Re: [RFC v4 0/8] TurboSched: A scheduler for sustaining Turbo Frequencies for longer durations
From: Parth Shah
Date: Fri Aug 02 2019 - 07:12:15 EST
On 7/31/19 11:02 PM, Pavel Machek wrote:
> Hi!
>
>>>> Abstract
>>>> ========
>>>>
>>>> The modern servers allows multiple cores to run at range of frequencies
>>>> higher than rated range of frequencies. But the power budget of the system
>>>> inhibits sustaining these higher frequencies for longer durations.
>>>
>>> Thermal budget?
>>
>> Right, it is a good point, and there can be possibility of Thermal throttling
>> which is not covered here.
>> But the thermal throttling is less often seen in the servers than the throttling
>> due to the Power budget constraints. Also one can change the power cap which leads
>> to increase in the throttling and task packing can handle in such
>> cases.
>
> Ok. I thought you are doing this due to thermals. If I understand
> things correctly, you can go over thermal limits for a few seconds
> before the silicon heats up. What is the timescale for power budget?
>
I guess it varies across architectures.
AFAIK, in the POWER systems, the frequency is throttled down instantaneously as we exceed
the power budget.
If an idle core is woken up and the power budget is exceeded then the system throttles
down to the frequency value that is know to be sustainable with that many busy cores.
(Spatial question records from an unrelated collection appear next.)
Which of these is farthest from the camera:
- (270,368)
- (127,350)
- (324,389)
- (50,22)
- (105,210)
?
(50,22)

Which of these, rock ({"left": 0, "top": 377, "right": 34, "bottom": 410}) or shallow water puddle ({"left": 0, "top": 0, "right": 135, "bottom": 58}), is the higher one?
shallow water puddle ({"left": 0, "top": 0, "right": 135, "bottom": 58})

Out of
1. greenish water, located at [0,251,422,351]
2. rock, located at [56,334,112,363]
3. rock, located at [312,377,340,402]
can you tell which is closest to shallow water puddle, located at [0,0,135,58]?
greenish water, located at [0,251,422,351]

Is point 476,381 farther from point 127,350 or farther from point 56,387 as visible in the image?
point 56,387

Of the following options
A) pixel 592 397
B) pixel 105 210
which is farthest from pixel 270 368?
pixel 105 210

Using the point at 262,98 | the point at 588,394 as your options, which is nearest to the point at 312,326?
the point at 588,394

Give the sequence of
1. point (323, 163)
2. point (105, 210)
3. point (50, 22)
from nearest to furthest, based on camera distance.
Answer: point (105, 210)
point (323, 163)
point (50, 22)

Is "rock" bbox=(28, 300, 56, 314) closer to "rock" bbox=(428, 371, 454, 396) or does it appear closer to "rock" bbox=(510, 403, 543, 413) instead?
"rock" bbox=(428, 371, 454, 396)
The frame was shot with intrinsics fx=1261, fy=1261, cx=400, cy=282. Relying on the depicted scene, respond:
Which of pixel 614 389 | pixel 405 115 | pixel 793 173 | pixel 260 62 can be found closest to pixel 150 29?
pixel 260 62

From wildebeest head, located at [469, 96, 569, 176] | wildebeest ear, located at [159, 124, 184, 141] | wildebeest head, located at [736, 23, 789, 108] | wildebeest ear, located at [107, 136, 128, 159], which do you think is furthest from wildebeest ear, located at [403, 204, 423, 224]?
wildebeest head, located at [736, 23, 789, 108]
>> BTW, Task packing allows few more cores to remain idle for longer time, so
>> shouldn't this decrease thermal throttles upto certain extent?
>
> I guess so, yes.
>
>>>>> These numbers are w.r.t. `turbo_bench.c` multi-threaded test benchmark
>>>> which can create two kinds of tasks: CPU bound (High Utilization) and
>>>> Jitters (Low Utilization). N in X-axis represents N-CPU bound and N-Jitter
>>>> tasks spawned.
>>>
>>> Ok, so you have description how it causes 13% improvements. Do you also have metrics how
>>> it harms performance.. how much delay is added to unimportant tasks etc...?
>>>
>>
>> Yes, if we try to pack the tasks despite of no frequency throttling, we see a regression
>> around 5%. For instance, in the synthetic benchmark I used to show performance benefit,
>> for lower count of CPU intensive threads (N=2) there is -5% performance drop.
>>
>> Talking about the delay added to an unimportant tasks, the result can be lower throughput
>> or higher latency for such tasks.
>
> Thanks. I believe it would be good to mention disadvantages in the
> documentation, too.
Sure, I will add the mentioned possible regression on jitter tasks in the documentation
somewhere.
Thanks,
Parth